------ TEXTAUSZUG ZUM LESEN ------

Das sprach sich herum, und dann kamen die Schnäppchenjäger, die Sammler, die Profis. Mittlerweile arbeitet ‚BRAUCHBARs SOZIALKAUFHAUS’ mit ehrenamtlichen Fachleuten zusammen, die im Zweifelsfall einen Artikel begutachten. „Dieses Bild“ – Mayer zeigt auf ein Gemälde im Goldrahmen – „hätten wir für einige Tausend Euro verkaufen können.“ Und dann öffnet er einen Safe: „Das gleiche gilt für diese Madonnen-Figur.“ Aus einer Haushaltsauflösung stammend, wurde sie bewertet und wartet nun auf einen Abnehmer. „Natürlich zu einem angemessenen Preis, der dem ‚BRAUCHBAR’ zugute kommt.“ Keine Versuchung für ihn? Mayer lacht. Gitarren seien vor ihm nicht sicher. Aber wie jeder andere Mitarbeitende auch zahlt er dann den festgelegten Preis abzüglich eines Rabattes für Mitarbeitende.

03.08.2021
Daniel Wagner / Diakonie Bayern

„Doch solche Geschichten sind die Ausnahmen“, sagt Mayer. Er führt den Besucher vorbei an Regalen mit Dutzenden Plüschbären und hunderten getöpferten Fröschen in das eigentliche Geschäft. „Wenn wir die Möglichkeit haben, kaufen wir mittlerweile auch Insolvenzmassen auf.“ Säuberlich sortiert, ausgepreist und präsentiert landet hier das, was die Würzburger gespendet haben. Kleidung, Geschirr, Möbel. Sortiert und präsentiert wie in einem Kaufhaus. Mit Platz für die Ware und Platz für die Kunden. Vor den Fensterfronten sind aus gebrauchten Möbeln kleine Wohnwelten aufgebaut, ein Mix aus Möbelhäusern der letzten drei Jahrzehnte. Jugendzimmer aus hellem Holz neben dunklem Gelsenkirchener Barock.

------

GELESENES ANWENDEN:
(A) Beantworten Sie anhand des Textauszugs die folgenden Fragen:
(i) Mit wem arbeitet das Sozialkaufhaus mittlerweile zusammen, wenn ein Artikel im Zweifelsfall begutachtet werden soll?
(ii) Welchen Preis zahlt Mayer, wenn er selbst etwas kauft?
(iii) Was kauft das Geschäft laut Mayer mittlerweile auf, wenn es die Möglichkeit dazu hat?
(B) Geben Sie den Abschnitt des Textauszugs zwischen „Das sprach sich“ und „Rabattes für Mitarbeitende.“ einschließlich erneut wieder und tauschen Sie dabei „Goldrahmen“ gegen „Silberrahmen“ aus.

------ AUSGANGSMATERIAL ------

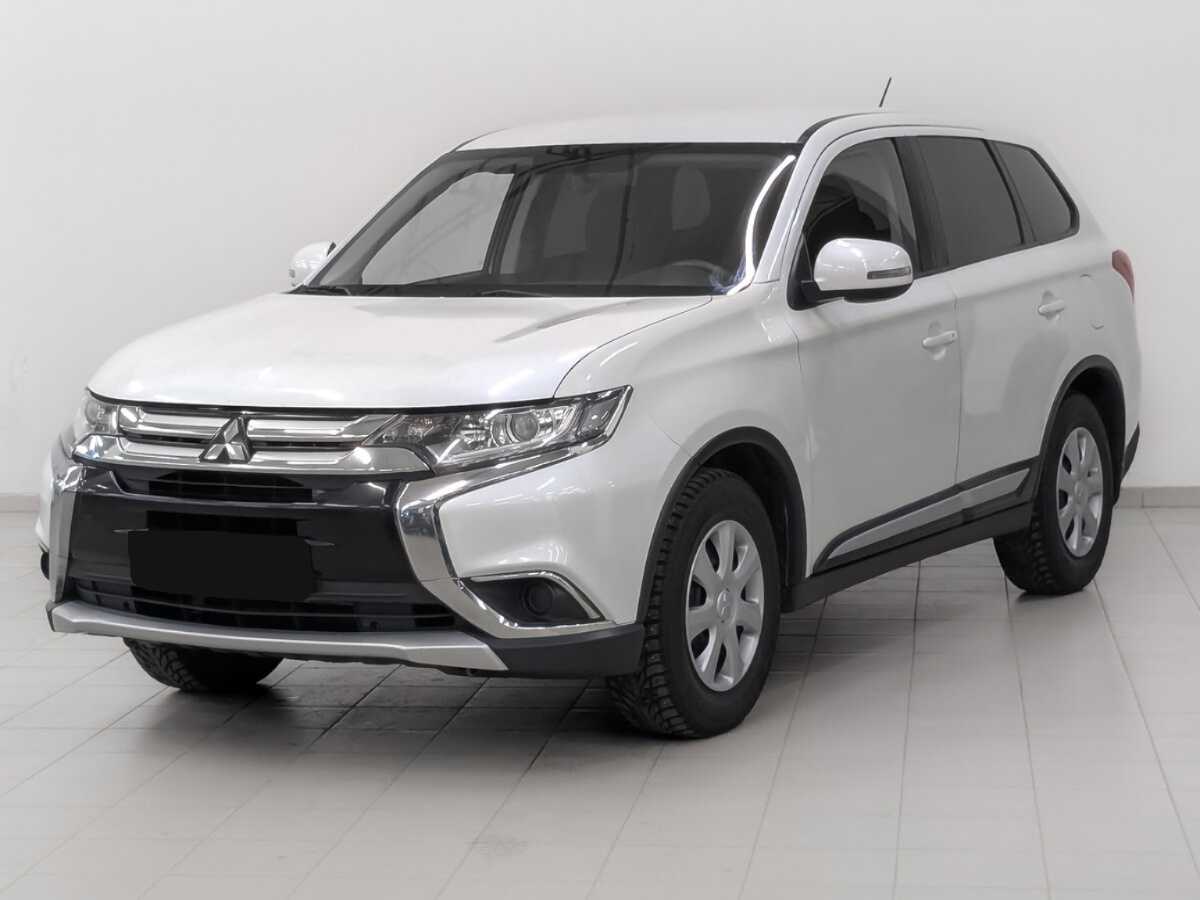 Mitsubishi Outlander б/у, 2015, Вариатор. Посмотреть фото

------

ERGEBNISSE DER ÜBUNGEN:
(A)
(i) Mit ehrenamtlichen Fachleuten.
(ii) Den festgelegten Preis abzüglich eines Rabattes für Mitarbeitende.
(iii) Insolvenzmassen.

(B)
Das sprach sich herum, und dann kamen die Schnäppchenjäger, die Sammler, die Profis. Mittlerweile arbeitet ‚BRAUCHBARs SOZIALKAUFHAUS’ mit ehrenamtlichen Fachleuten zusammen, die im Zweifelsfall einen Artikel begutachten. „Dieses Bild“ – Mayer zeigt auf ein Gemälde im Silberrahmen – „hätten wir für einige Tausend Euro verkaufen können.“ Und dann öffnet er einen Safe: „Das gleiche gilt für diese Madonnen-Figur.“ Aus einer Haushaltsauflösung stammend, wurde sie bewertet und wartet nun auf einen Abnehmer. „Natürlich zu einem angemessenen Preis, der dem ‚BRAUCHBAR’ zugute kommt.“ Keine Versuchung für ihn? Mayer lacht. Gitarren seien vor ihm nicht sicher. Aber wie jeder andere Mitarbeitende auch zahlt er dann den festgelegten Preis abzüglich eines Rabattes für Mitarbeitende.